Alta fiesta en Rincón de Milberg. Se casaban María y Hudson. Llegaron amigos de varios países, especialmente de Estados Unidos de donde eran los novios. Con el dólar a 40 pesos la fiesta no podía ser mejor. Flores naturales por todos lados, mesas decoradas de forma tal que podría haber sido para un video de Marron 5. Había DJ en vivo al estilo Ultra, luces psicodélicas de alto impacto, puros cubanos para consumir en la galería, bar al aire libre con show de botellas lanzadas al aire, y doscientos invitados vestidos a todo trapo.

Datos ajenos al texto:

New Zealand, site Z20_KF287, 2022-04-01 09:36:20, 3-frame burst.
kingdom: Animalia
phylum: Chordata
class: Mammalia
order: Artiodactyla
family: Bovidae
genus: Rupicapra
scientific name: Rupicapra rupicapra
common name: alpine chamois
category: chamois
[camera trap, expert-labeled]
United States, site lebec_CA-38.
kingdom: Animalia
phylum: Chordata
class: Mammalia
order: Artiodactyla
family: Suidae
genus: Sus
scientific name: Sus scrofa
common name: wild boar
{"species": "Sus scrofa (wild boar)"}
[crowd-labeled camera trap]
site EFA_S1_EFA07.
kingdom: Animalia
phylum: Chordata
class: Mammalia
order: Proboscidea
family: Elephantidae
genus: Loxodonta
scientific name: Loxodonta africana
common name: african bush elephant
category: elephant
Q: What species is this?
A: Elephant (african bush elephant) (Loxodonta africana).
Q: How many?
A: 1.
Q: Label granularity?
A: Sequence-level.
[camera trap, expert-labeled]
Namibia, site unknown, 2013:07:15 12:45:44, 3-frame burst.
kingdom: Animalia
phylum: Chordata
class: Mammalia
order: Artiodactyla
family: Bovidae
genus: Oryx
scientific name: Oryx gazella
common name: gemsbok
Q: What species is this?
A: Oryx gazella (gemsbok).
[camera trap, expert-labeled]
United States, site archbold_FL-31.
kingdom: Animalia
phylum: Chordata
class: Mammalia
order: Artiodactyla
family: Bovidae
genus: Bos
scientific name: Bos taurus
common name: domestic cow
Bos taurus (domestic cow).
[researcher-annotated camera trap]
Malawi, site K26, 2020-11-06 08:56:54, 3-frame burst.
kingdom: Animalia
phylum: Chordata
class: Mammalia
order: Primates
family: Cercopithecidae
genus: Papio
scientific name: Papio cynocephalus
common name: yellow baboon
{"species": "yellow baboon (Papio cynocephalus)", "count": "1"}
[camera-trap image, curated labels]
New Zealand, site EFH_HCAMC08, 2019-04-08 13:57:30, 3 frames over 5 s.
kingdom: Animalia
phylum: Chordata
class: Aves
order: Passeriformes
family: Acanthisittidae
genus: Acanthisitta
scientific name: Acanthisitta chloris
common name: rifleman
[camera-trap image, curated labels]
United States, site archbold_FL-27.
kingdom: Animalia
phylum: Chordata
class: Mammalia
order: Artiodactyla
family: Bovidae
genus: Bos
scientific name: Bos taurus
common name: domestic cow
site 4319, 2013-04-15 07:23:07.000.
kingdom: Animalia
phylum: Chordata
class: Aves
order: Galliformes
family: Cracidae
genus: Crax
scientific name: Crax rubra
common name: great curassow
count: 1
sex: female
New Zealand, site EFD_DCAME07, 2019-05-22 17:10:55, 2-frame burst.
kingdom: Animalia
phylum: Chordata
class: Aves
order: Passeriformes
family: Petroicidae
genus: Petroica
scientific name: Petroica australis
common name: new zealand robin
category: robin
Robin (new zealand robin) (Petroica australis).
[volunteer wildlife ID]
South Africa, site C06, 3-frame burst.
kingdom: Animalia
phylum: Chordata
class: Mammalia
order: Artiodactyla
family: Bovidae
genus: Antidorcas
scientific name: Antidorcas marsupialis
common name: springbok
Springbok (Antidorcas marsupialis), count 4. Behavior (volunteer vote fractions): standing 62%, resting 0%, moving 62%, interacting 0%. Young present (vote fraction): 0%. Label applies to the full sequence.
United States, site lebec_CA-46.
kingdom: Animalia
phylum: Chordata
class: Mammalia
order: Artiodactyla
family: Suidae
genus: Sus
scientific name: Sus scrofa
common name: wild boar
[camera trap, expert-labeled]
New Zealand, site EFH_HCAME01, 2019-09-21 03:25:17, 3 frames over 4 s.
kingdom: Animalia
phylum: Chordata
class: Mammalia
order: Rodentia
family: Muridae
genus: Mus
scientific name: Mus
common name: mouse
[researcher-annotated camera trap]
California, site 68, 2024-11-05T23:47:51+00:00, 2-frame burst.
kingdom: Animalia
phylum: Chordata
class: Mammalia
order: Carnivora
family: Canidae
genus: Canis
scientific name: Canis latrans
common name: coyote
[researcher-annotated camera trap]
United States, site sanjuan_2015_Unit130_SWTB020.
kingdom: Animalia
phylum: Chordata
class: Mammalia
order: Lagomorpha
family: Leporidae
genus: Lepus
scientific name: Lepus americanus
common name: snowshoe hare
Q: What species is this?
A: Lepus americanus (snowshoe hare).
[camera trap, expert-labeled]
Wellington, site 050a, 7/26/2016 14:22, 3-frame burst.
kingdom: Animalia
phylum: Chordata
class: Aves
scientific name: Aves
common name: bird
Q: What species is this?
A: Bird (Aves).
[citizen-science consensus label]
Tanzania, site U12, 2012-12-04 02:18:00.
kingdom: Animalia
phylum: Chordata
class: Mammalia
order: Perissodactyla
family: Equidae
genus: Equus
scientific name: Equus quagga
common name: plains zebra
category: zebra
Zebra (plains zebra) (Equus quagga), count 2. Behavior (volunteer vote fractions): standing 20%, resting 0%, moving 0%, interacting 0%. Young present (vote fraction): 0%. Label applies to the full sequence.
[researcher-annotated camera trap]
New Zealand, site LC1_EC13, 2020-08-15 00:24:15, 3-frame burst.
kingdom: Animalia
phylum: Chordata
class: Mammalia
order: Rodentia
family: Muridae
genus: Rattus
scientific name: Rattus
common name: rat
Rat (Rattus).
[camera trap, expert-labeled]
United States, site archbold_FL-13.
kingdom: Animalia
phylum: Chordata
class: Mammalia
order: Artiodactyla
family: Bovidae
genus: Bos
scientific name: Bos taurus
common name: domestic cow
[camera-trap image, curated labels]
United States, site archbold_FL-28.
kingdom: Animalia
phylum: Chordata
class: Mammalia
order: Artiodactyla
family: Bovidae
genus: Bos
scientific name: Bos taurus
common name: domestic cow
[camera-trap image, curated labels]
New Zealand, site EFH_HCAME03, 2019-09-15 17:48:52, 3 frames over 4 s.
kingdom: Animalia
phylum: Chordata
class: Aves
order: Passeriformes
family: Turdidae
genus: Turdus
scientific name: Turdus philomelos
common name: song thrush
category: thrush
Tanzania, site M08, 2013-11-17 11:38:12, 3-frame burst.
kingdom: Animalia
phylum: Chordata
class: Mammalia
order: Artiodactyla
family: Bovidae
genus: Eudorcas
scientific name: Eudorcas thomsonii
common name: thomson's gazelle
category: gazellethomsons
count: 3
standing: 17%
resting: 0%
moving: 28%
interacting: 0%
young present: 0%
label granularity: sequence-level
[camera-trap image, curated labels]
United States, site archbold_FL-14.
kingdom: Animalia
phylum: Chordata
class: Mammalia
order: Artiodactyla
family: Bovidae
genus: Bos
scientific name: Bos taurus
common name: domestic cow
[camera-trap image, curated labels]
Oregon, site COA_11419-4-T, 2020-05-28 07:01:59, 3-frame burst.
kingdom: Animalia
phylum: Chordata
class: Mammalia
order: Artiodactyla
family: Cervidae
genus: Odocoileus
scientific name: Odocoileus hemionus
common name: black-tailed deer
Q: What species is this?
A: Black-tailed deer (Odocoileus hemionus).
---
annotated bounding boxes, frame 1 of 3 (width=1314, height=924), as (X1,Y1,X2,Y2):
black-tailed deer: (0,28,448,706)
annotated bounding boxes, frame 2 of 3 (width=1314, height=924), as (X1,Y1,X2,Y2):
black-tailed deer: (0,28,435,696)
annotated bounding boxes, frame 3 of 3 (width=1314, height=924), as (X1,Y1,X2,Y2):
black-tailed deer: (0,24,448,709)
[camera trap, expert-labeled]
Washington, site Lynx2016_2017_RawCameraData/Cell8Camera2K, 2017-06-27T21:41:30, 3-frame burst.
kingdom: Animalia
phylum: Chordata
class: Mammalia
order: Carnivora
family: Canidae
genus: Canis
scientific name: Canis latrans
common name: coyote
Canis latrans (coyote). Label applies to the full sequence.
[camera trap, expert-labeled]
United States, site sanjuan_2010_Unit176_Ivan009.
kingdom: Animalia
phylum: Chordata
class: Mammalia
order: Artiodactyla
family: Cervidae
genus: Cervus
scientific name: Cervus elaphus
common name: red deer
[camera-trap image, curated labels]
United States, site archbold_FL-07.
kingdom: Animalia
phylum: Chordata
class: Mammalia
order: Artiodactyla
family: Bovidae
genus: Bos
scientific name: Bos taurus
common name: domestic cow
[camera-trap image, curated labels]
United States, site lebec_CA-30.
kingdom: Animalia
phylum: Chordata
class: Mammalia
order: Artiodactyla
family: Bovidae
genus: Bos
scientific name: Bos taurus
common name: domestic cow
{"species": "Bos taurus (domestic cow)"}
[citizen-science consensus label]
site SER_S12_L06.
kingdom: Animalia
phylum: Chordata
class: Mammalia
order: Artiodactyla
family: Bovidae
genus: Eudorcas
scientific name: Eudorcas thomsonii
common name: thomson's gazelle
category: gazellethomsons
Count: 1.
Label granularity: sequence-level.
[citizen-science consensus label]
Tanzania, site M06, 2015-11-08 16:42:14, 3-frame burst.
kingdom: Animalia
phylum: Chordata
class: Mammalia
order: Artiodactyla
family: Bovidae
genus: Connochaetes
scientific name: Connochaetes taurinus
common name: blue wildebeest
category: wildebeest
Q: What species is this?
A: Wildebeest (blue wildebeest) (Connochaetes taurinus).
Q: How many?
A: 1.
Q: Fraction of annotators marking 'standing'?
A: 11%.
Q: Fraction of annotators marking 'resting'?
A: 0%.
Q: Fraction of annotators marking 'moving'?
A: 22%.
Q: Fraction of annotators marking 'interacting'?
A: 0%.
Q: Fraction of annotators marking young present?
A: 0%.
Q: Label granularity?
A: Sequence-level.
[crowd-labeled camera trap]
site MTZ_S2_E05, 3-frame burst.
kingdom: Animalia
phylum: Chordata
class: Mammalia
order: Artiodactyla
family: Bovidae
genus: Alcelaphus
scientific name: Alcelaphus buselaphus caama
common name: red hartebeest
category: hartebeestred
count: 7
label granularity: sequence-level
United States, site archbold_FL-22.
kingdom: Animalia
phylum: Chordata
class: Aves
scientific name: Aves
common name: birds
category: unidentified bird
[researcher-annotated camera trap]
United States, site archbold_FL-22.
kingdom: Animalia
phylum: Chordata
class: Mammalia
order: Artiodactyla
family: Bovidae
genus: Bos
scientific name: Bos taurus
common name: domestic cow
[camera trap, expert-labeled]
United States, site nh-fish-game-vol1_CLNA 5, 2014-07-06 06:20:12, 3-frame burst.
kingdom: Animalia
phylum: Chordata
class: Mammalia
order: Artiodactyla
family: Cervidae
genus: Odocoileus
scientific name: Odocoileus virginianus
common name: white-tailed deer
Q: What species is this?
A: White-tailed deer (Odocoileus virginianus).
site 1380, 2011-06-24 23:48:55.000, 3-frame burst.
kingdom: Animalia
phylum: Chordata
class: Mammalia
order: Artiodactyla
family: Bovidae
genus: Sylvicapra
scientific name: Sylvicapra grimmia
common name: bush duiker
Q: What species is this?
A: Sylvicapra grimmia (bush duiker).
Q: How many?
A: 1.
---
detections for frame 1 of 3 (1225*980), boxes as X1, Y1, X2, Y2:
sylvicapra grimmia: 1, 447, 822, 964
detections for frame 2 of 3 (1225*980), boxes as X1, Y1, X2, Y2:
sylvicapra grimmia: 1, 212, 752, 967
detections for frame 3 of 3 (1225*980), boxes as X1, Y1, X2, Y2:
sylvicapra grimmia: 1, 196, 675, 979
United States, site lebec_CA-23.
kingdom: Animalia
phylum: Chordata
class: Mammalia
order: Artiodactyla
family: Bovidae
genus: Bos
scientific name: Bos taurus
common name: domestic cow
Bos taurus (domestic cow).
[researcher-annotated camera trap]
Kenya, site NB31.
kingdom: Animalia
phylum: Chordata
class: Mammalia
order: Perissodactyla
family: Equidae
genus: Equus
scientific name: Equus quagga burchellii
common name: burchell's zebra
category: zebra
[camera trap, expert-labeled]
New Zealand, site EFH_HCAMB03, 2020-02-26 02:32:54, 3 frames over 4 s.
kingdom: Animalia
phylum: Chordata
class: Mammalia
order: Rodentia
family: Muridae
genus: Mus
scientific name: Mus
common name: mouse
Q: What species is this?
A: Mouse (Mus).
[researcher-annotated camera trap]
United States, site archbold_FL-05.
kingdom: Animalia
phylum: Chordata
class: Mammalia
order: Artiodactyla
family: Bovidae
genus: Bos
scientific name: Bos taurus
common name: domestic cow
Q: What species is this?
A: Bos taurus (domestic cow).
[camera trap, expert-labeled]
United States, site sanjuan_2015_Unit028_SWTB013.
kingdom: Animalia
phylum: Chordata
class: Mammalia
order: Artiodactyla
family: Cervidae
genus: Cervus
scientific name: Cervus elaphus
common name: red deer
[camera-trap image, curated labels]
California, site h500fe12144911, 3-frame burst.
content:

Mesa 7 me tocó con Alejandro. Él de smoking, así decía el código de vestimenta en la tarjeta de invitación y yo me puse un vestido largo todo recamado en lentejuelas azules, aros de oro y esmeralda haciendo contraste con el color del vestido, maquillaje hecho por un profesional que llegó vestido de La Pantoja, postizo en el cabello y tacos altísimos para lucir la cola del vestido.
Nos sentamos en la mesa que nos había asignado y allí me encontré con ellos. Varias parejas espléndidas, vestidas con la misma gala de la fiesta, relojes con el nivel del festejo y espero que los regalos hayan sido de la misma altura. Todos amigos de los padres de la novia.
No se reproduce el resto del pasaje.